FIG. 17A & 17B illustrate a second method of creating a hydraulic shock wave to open the membrane seal 70. In this method, the water bottle 16 is placed on the top opening of the water dispenser 80 with the seal 70 intact. The bottle 16 is then tipped so that one shoulder of the bottle is a few inches, typically one to four inches above the top opening of the water dispenser 80, as shown in FIG. 17A. Then, the bottle 16 is allowed to settle back into place on top of the dispenser 80, which creates an inertial shock wave when the bottle 16 comes to rest. The shock wave is concentrated as it travels down the tapered neck 14 of the bottle 16, where it strikes the membrane closure 70 and opens it to allow the water to flow from the bottle into the dispenser 80, as shown in FIG. 17B.

FIG. 18A & 18B illustrate a third method of creating a hydraulic shock wave to open the membrane seal 70. In this method, the water bottle 16 is placed on the top opening of the water dispenser 80 with the seal intact, as shown in FIG. 18A. The user strikes the bottom or the sides of the water bottle 16 to create a hydraulic shock wave. The user must strike the bottle sharply, simply squeezing the bottle will not create the required shock wave which is needed to open the membrane seal 70. The shock wave is concentrated as it travels down the tapered neck 14 of the bottle 16, where it strikes the membrane closure 70 and opens it to allow the water to flow from the bottle 16 into the dispenser 80, as shown in FIG. 18B.

With any one of the disclosed methods, the user can carefully place the water bottle on or over the water dispenser without danger of spillage. Then, once the bottle is safely in place, the user can initiate a hydraulic shock wave which opens the seal and allows the water to flow out. It should be noted that whichever method is used, whether it is struck by hand or by contact with the dispenser or by another object, the rigid water bottle must be struck sharply enough to cause a drastic change in pressure, density and particle velocity to initiate a hydraulic shock wave of sufficient magnitude to open the membrane seal.

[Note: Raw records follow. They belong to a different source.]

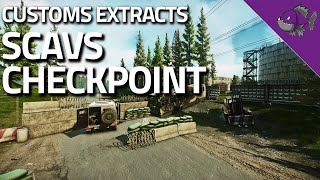 Scavs Checkpoint  Customs Extract Guide  Escape From Tarkov [upl. by Rosenberger760]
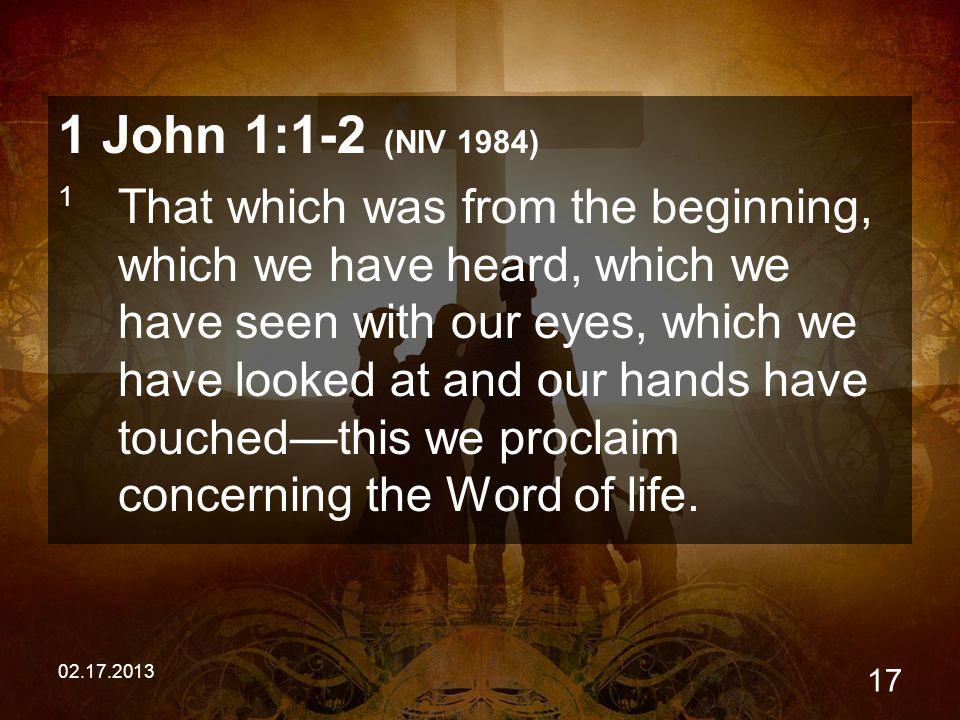 John 1:1-2 (NIV 1984) 1 That which was from the beginning, which we have heard, which we have seen with our eyes, which we have looked at and our hands have touched—this we proclaim concerning the Word of life.
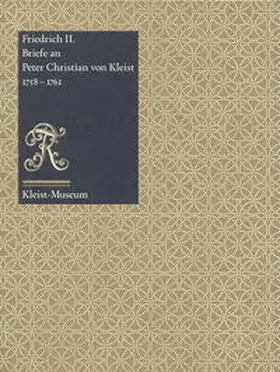 Kleist-Retzow / Schneiders / Wolff |  Friedrich II: Briefe an Peter Christian von Kleist 1758-1761 | Buch |  Sack Fachmedien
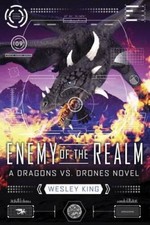 Enemy of the Realm (Dragons vs. Drones) - Paperback By King, Wesley - GOOD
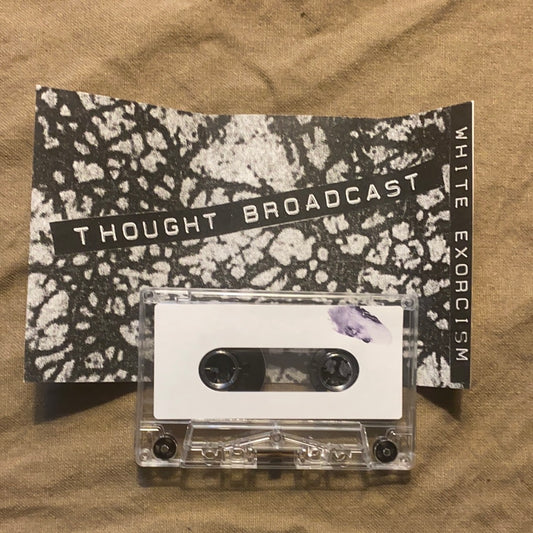 THOUGHT BROADCAST -  White Exorcism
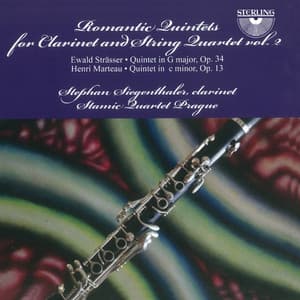Strässer & Marteau: Romantic Quintets for Clarinet and String Quartet, Vol. 2 - Stephan Siegenthaler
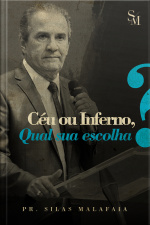 Céu ou Inferno, Qual Sua Escolha?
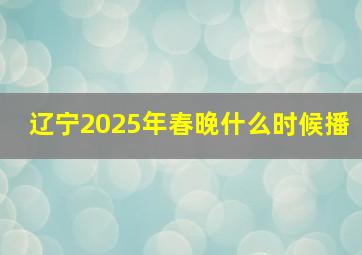 辽宁2025年春晚什么时候播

Although the examples given include many specificities, they are intended as illustrative of only some of the possible embodiments of the is invention and methods for their use. Other embodiments and modifications will, no doubt, occur to those skilled in the art. Thus, the examples given should only be interpreted as illustrations of some of the preferred embodiments of the invention, and the full scope of the invention should be determined by the appended claims and their legal equivalents.

Claims

1. A method of installing a bottle of fluid onto a fluid dispenser without spilling the fluid, comprising the steps of:

(a) providing the fluid in a rigid bottle made of a rigid material, said rigid bottle having an opening which is sealed with a releasable membrane seal which provides an initially fluid-tight seal, said releasable membrane seal being a rupturable membrane sealingly attached to said opening of said bottle, wherein said rupturable membrane is perforated to form a weakening pattern which forms a desired rupture pattern,

(b) inverting said rigid bottle and positioning said opening of said rigid bottle over said dispenser,

(c) inducing a hydraulic shock wave in the fluid within said rigid bottle which causes said releasable membrane seal to open, thereby allowing said fluid to flow from said rigid bottle into said dispenser.

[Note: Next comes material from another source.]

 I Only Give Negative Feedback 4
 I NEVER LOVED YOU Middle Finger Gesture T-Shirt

2. A method of installing a bottle of fluid onto a fluid dispenser without spilling the fluid, comprising the steps of:

(a) providing the fluid in a rigid bottle made of a rigid material, said rigid bottle having an opening which is sealed with a releasable membrane seal which provides an initially fluid-tight seal, wherein said releasable membrane seal comprises a membrane sealingly attached to an insert ring, said insert ring being inserted into said opening of said rigid bottle,

(b) inverting said rigid bottle and positioning said opening of said rigid bottle over said dispenser,

(c) inducing a hydraulic shock wave in the fluid within said rigid bottle which causes said releasable membrane seal to open, thereby allowing said fluid to flow from said rigid bottle into said dispenser.

3. The method of claim 2 wherein said releasable membrane seal further comprises a ting sealing means which forms a fluid-tight seal between said insert ring and said opening of said rigid bottle.

4. The method of claim 3 wherein said hydraulic shock wave is induced by lowering said rigid bottle onto said dispenser, thereby striking said rigid bottle sharply against said dispenser at a sufficient relative velocity such that the inertia of said fluid is sufficient to cause an inertial shock wave in said fluid of sufficient magnitude to open said releasable sealing means when said rigid bottle comes to rest on said dispenser.

5. The method of claim 3 wherein said hydraulic shock wave is induced by lowering said rigid bottle onto said dispenser, tilting said rigid bottle from its equilibrium position, then allowing said rigid bottle to settle onto said dispenser, thereby striking said rigid bottle sharply against said dispenser at a sufficient velocity such that the inertia of said fluid is sufficient to cause an inertial shock wave in said fluid of sufficient magnitude to open said releasable sealing means when said rigid bottle comes to rest on said dispenser.

6. The method of claim 3 wherein said hydraulic shock wave is induced by lowering said rigid bottle onto said dispenser, then striking said rigid bottle sharply to cause a shock wave in said fluid of sufficient magnitude to open said releasable sealing means.

7. The method of claim 3 wherein said rigid bottle is made of a rigid polymeric material.

8. A method of installing a bottle of fluid onto a fluid dispenser without spilling the fluid, comprising the steps of:

(a) providing the fluid in a rigid bottle made of a rigid material, said rigid bottle having an opening which is sealed with a releasable membrane seal which provides an initially fluid-tight seal, wherein said releasable membrane seal comprises a membrane sealingly attached to said opening of said rigid bottle and a weight attached to said membrane, said weight being supported by said membrane when said rigid bottle is in an inverted position, said weight having sufficient mass to sensitize said membrane to open more readily when said rigid bottle is inverted and a shock wave induced in said rigid bottle, said weight having a maximum dimension which is greater than the dimension of said opening such that said weight is supported by said rigid bottle when said rigid bottle is in an upright position so that said weight does not sensitize said membrane to open more readily when said rigid bottle is in the upright positions,

(b) inverting said rigid bottle and positioning said opening of said rigid bottle over said dispenser,

(c) inducing a hydraulic shock wave in the fluid within said rigid bottle which causes said releasable membrane seal to open, thereby allowing said fluid to flow from said rigid bottle into said dispenser.

9. A method of installing a bottle of fluid onto a fluid dispenser without spilling the fluid, comprising the steps of:

(a) providing the fluid in a bottle made of a rigid material, said bottle having an opening which is sealed with a releasable membrane seal which provides an initially fluid-tight seal,

(b) inverting said bottle and positioning said opening of said bottle over said dispenser,

(c) inducing a hydraulic shock wave in the fluid within said bottle which causes said releasable membrane seal to open, thereby allowing said fluid to flow from said bottle into said dispenser,

(d) providing the sealed bottle with a protective disk which overlies said releasable membrane seal, said protective disk being adhesively bonded to said releasable membrane seal with a releasable adhesive, and a removable cap which overlies said protective disk,

(e) prior to inverting said bottle, removing said cap and said protective disk.

10. The method of claim 9 wherein said bottle is a rigid bottle.